In 1734, the Colony of Virginia issued a land grant to a settler named Thomas Shepherd, for a tract in excess of 200 acres of land on the south side of the “Potomack” river.  Fifty acres was designated for the layout of a town, which he named “Mecklenburg”.  In 1762 he received a charter for the town, and was solely responsible for its governance.  

The town quickly grew thanks to its central location to the river and later became part of Berkeley County when it separated from Frederick County in 1772.  In 1775, Captain Hugh Stephenson formed a company of militiamen in Mecklenburg that regularly drilled near where the current Masonic Lodge stands.  On July 16th, 1775 the company departed Shepherdstown on the famous “Beeline March” to Boston following the breakout of war at Lexington and Concord.  The company covered over 600 miles in 24 days.     

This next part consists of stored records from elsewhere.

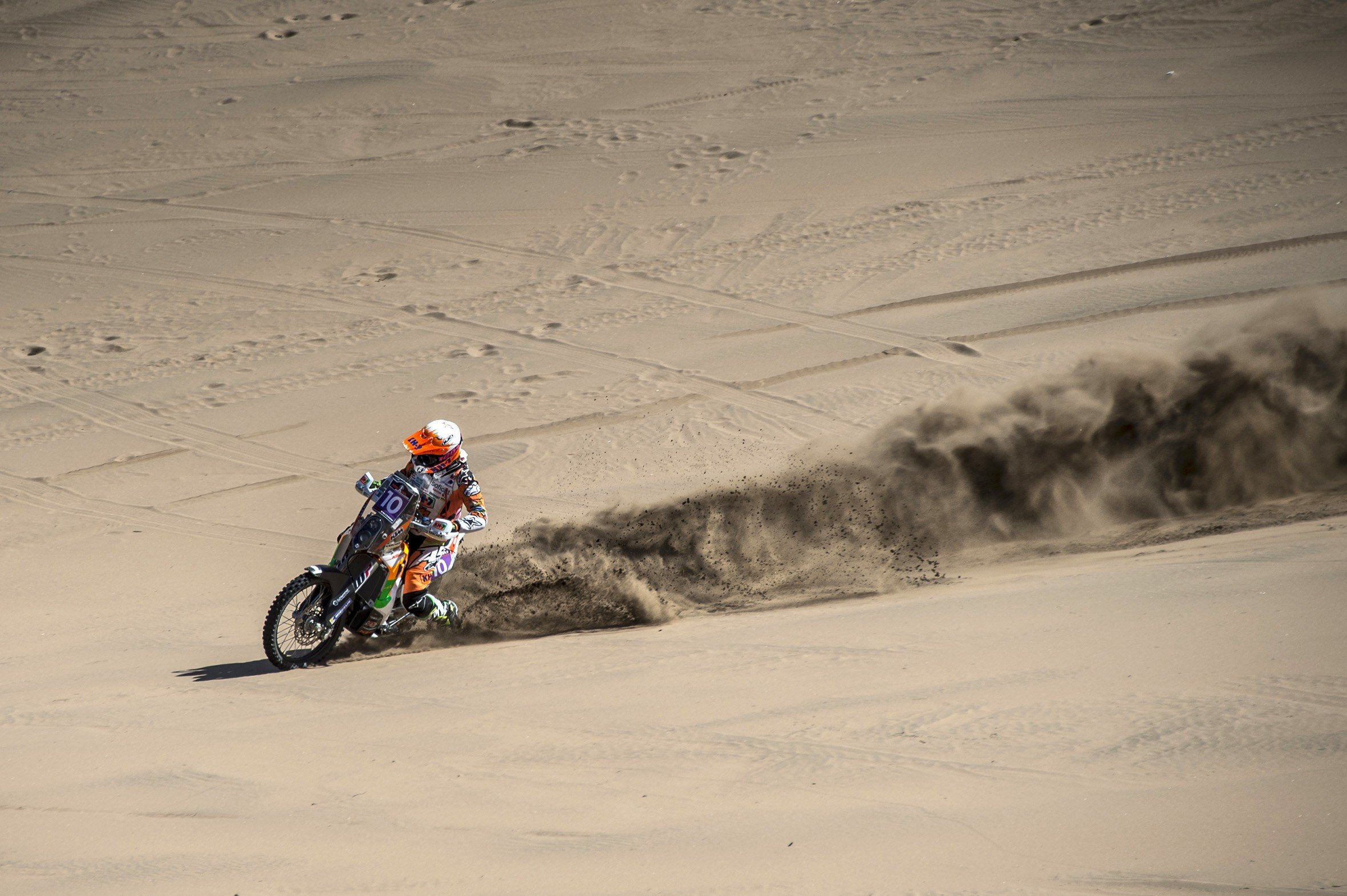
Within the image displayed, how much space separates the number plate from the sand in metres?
0.91

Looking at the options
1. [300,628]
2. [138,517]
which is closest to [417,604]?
[300,628]

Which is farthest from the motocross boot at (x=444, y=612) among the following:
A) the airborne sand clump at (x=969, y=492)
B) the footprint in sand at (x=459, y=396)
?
the footprint in sand at (x=459, y=396)

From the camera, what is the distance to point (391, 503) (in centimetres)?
671

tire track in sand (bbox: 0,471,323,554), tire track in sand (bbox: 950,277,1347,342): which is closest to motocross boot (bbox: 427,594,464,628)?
tire track in sand (bbox: 0,471,323,554)

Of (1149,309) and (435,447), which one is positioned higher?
(1149,309)

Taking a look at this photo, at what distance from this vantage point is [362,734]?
5.41 m

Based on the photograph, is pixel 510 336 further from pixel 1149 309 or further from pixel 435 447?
pixel 1149 309

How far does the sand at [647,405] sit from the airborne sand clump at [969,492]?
0.17 metres

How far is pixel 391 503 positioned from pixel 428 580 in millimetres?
610

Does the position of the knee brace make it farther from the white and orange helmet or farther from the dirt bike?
the white and orange helmet

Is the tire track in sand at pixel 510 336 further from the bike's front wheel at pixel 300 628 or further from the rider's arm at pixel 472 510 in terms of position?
the bike's front wheel at pixel 300 628

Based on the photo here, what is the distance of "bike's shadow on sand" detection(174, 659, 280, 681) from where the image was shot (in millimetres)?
6648

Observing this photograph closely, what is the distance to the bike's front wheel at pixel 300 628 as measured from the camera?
6543 mm

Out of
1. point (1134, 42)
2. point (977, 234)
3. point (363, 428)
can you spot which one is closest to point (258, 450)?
point (363, 428)
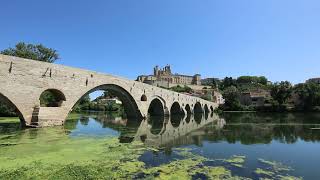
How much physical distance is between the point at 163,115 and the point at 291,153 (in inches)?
1349

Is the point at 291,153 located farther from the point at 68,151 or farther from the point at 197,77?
the point at 197,77

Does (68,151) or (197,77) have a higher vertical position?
(197,77)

After the war, the C&O canal, and later the railroad helped the community to grow even more as the country moved ever westward.   Farmers and local industries were able to transport their goods to market quickly, and settlers heading west had a relative high speed means of beginning their journey.

During the Civil War, the town was at the center of many campaigns as both Federal and Confederate forces moved back and forth over the Potomac.  During the Battle of Antietam, Shepherdstown became a vast hospital for the massive amounts of wounded from both sides.  A battle was fought just below town, near Pack Horse Ford several days later, adding to the carnage as the Federal Army attempted to pursue Lee into Virginia but was quickly repulsed.  With the war still raging, West Virginia broke off and became a state in 1863.

After the Civil War, the Jefferson County Courthouse was located in Shepherdstown, which was then the town hall on German Street.  In 1872, it was moved back to Charles Town, and the building eventually became the home of then Shepherd College, but is better known today by all as McMurran Hall.

As time went on the community ebbed and flowed, but has since become best known not only as the home of Shepherd University, but as a vibrant village full of shops, restaurants and homes.  The town is frequented by urban visitors and tourists looking to “get away from it all” and fall in love with the charm and “old town” feel that Shepherdstown offers to all.  Some come to visit and never leave!

Many of the men who helped make Shepherdstown into the community that it is today were members of Mt. Nebo Lodge, and are buried in local cemeteries, such as Elmwood, just off of South Duke Street.  Today, the brethren are proud to continue the more than 200 years of heritage, history and traditions of “making good men better men”, which have made Mt. Nebo Lodge one of the oldest AF&AM Lodges in West Virginia.